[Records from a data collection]
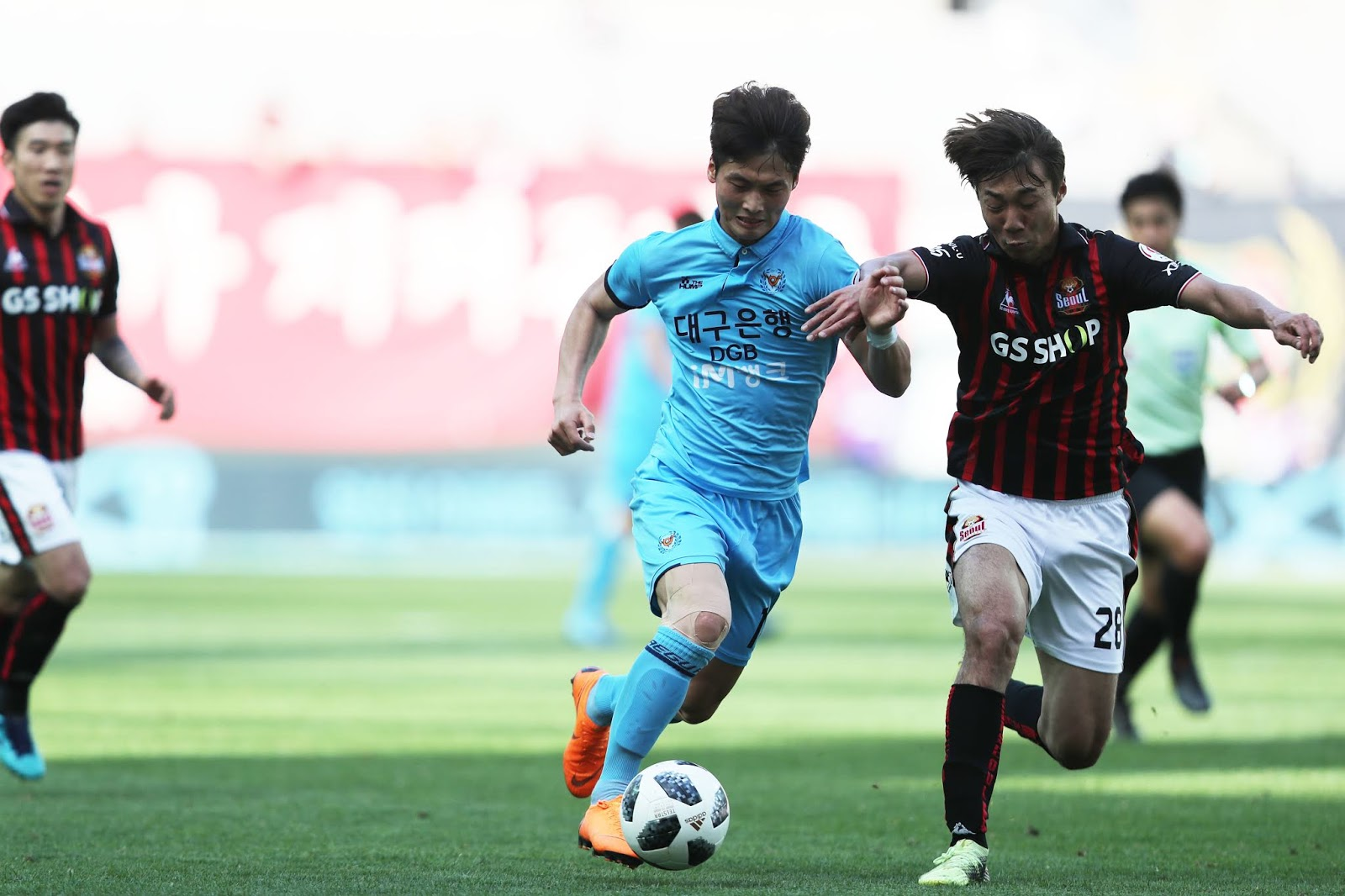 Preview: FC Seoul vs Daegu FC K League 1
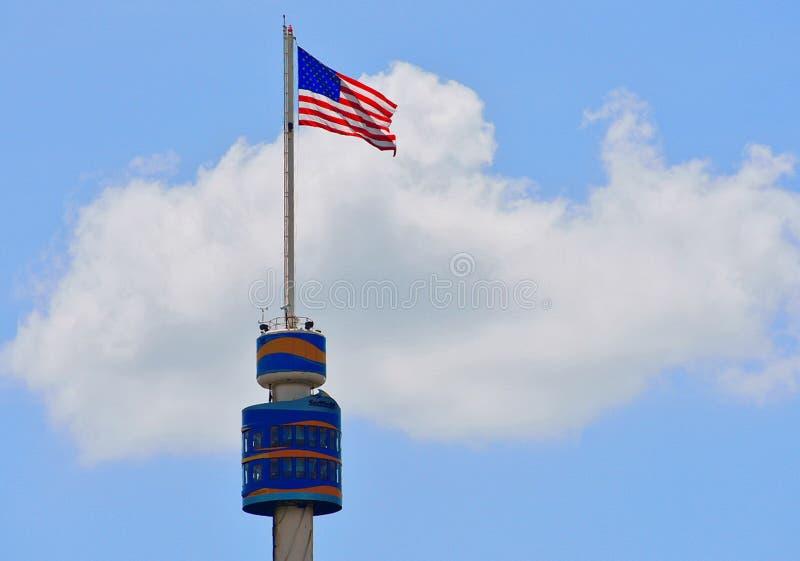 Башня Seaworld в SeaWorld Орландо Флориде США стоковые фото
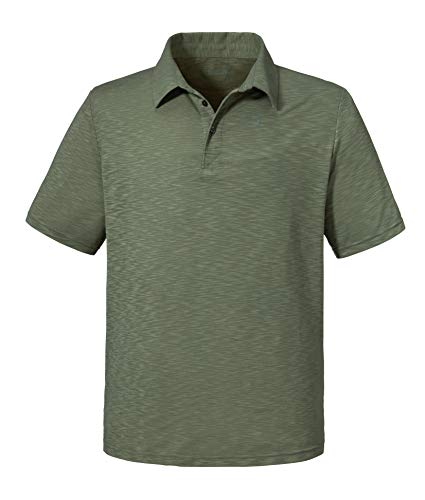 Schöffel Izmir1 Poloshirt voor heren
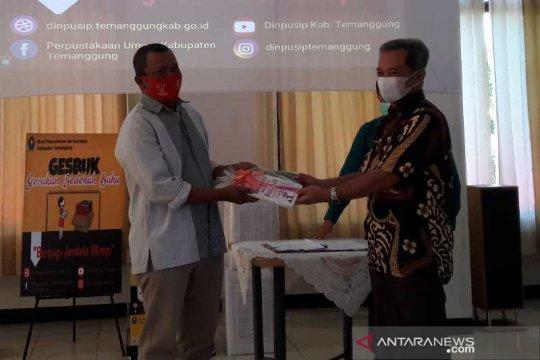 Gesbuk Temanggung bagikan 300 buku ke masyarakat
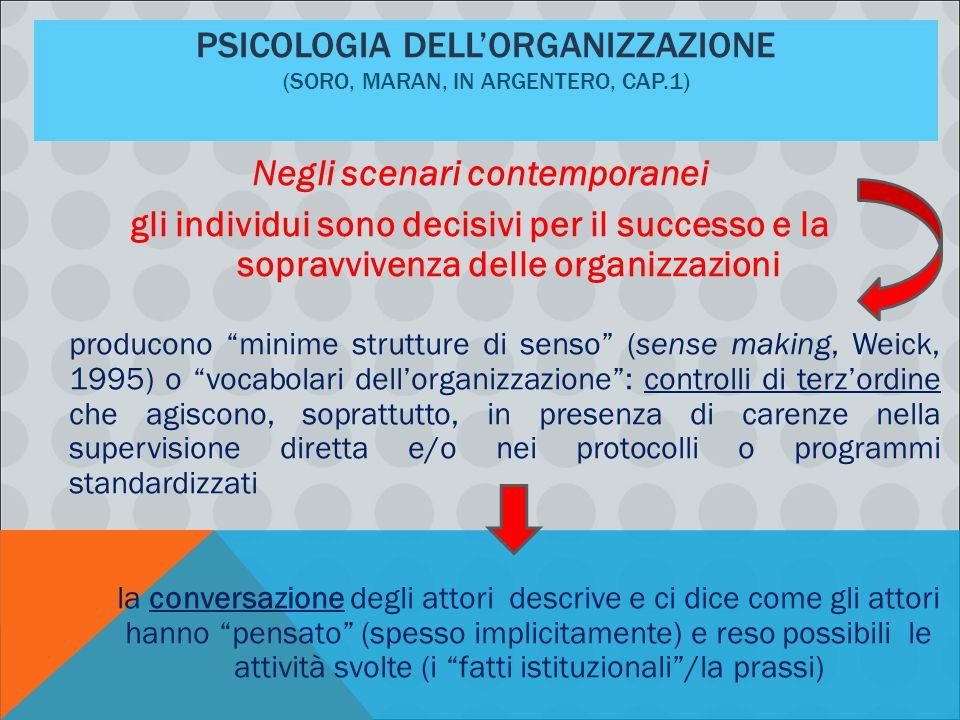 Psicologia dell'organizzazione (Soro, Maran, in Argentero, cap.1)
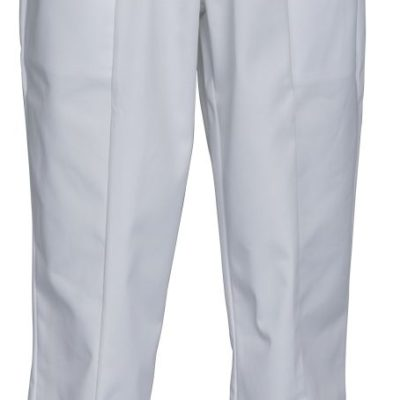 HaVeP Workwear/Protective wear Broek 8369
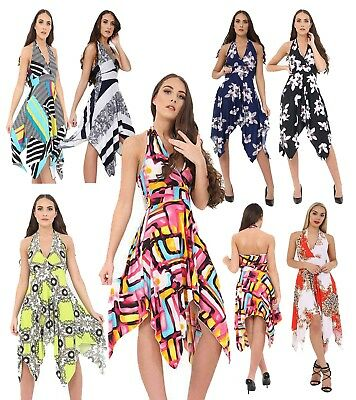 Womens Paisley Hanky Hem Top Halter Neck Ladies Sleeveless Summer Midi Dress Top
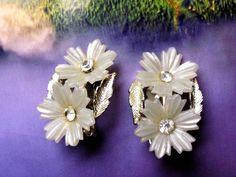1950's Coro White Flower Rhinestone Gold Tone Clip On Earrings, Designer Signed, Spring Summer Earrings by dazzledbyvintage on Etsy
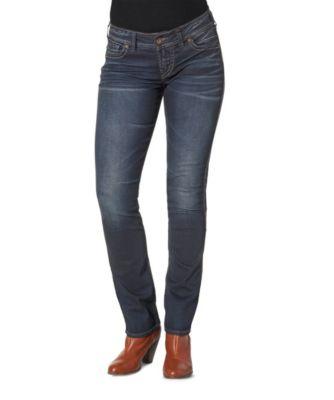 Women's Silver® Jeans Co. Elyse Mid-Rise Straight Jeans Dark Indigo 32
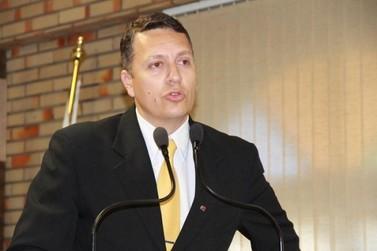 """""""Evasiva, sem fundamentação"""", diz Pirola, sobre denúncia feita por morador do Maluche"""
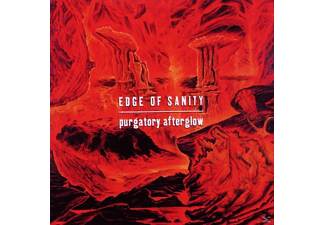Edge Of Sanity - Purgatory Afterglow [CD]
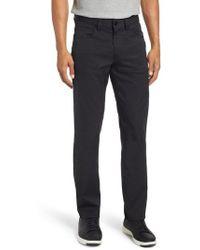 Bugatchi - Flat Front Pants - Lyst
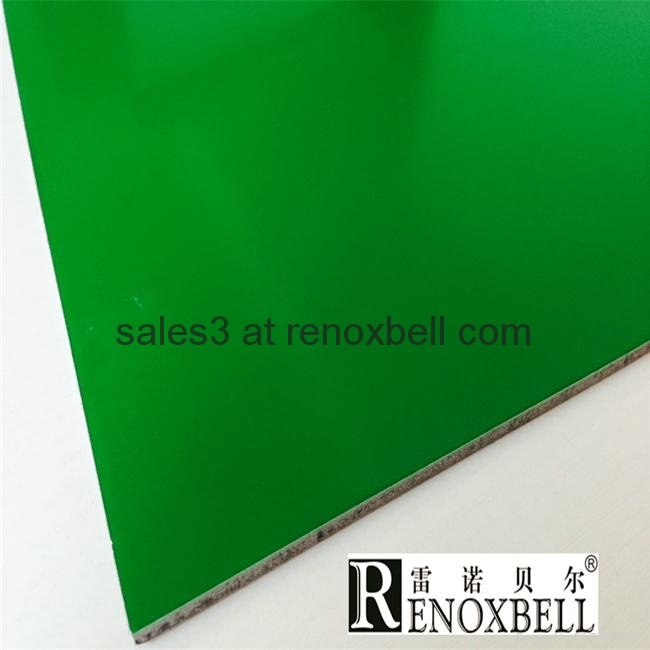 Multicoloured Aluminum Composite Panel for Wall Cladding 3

==

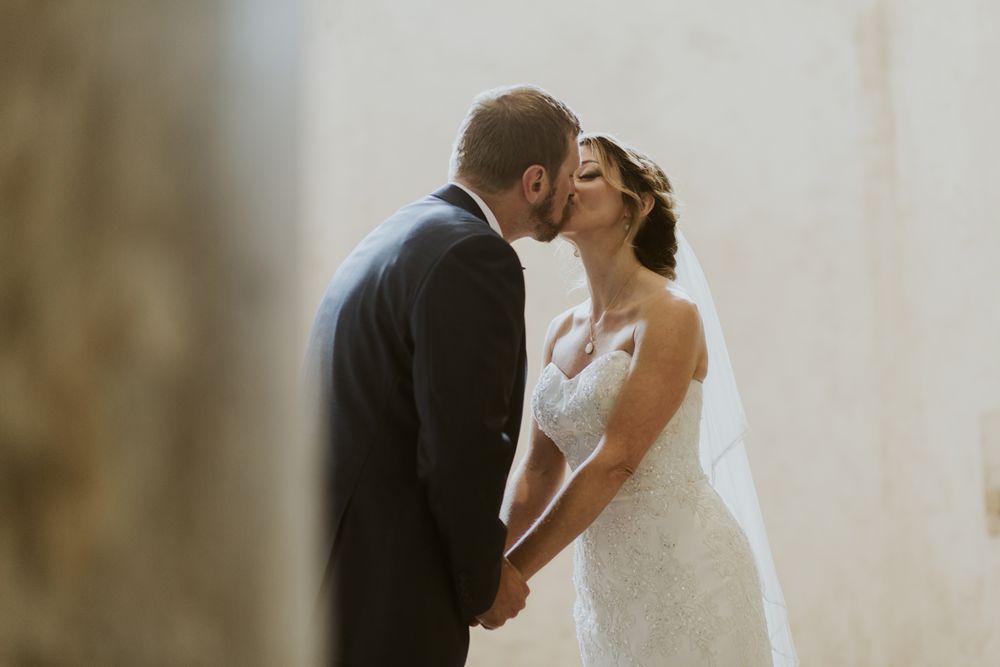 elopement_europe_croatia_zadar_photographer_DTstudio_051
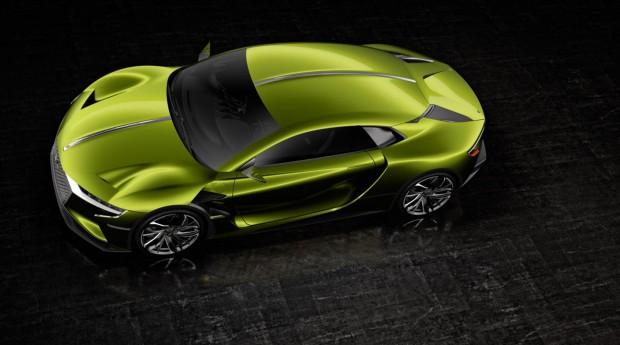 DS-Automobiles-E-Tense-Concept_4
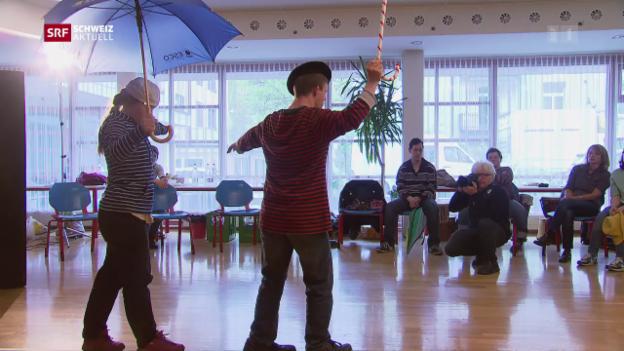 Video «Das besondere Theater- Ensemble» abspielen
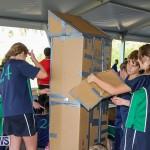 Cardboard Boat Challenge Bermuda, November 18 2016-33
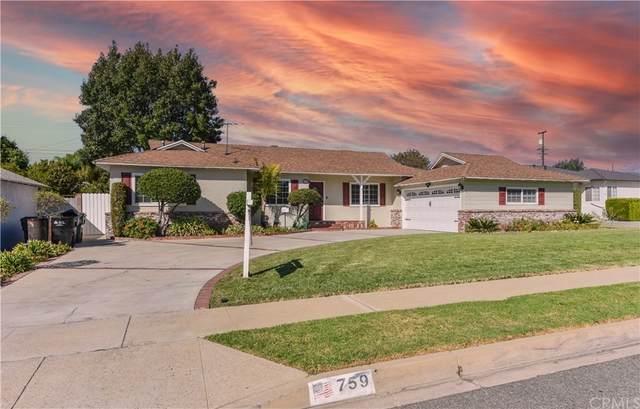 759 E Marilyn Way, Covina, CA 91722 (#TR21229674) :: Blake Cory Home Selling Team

### Problem requirements
Leaving out each picture, repeat exactly the lines above from the one that contains "Preview: FC Seoul vs Daegu FC K League 1" through the one that contains "HaVeP Workwear/Protective wear Broek 8369".

### Result
 Preview: FC Seoul vs Daegu FC K League 1
 Башня Seaworld в SeaWorld Орландо Флориде США стоковые фото
 Schöffel Izmir1 Poloshirt voor heren
 Gesbuk Temanggung bagikan 300 buku ke masyarakat
 Psicologia dell'organizzazione (Soro, Maran, in Argentero, cap.1)
 HaVeP Workwear/Protective wear Broek 8369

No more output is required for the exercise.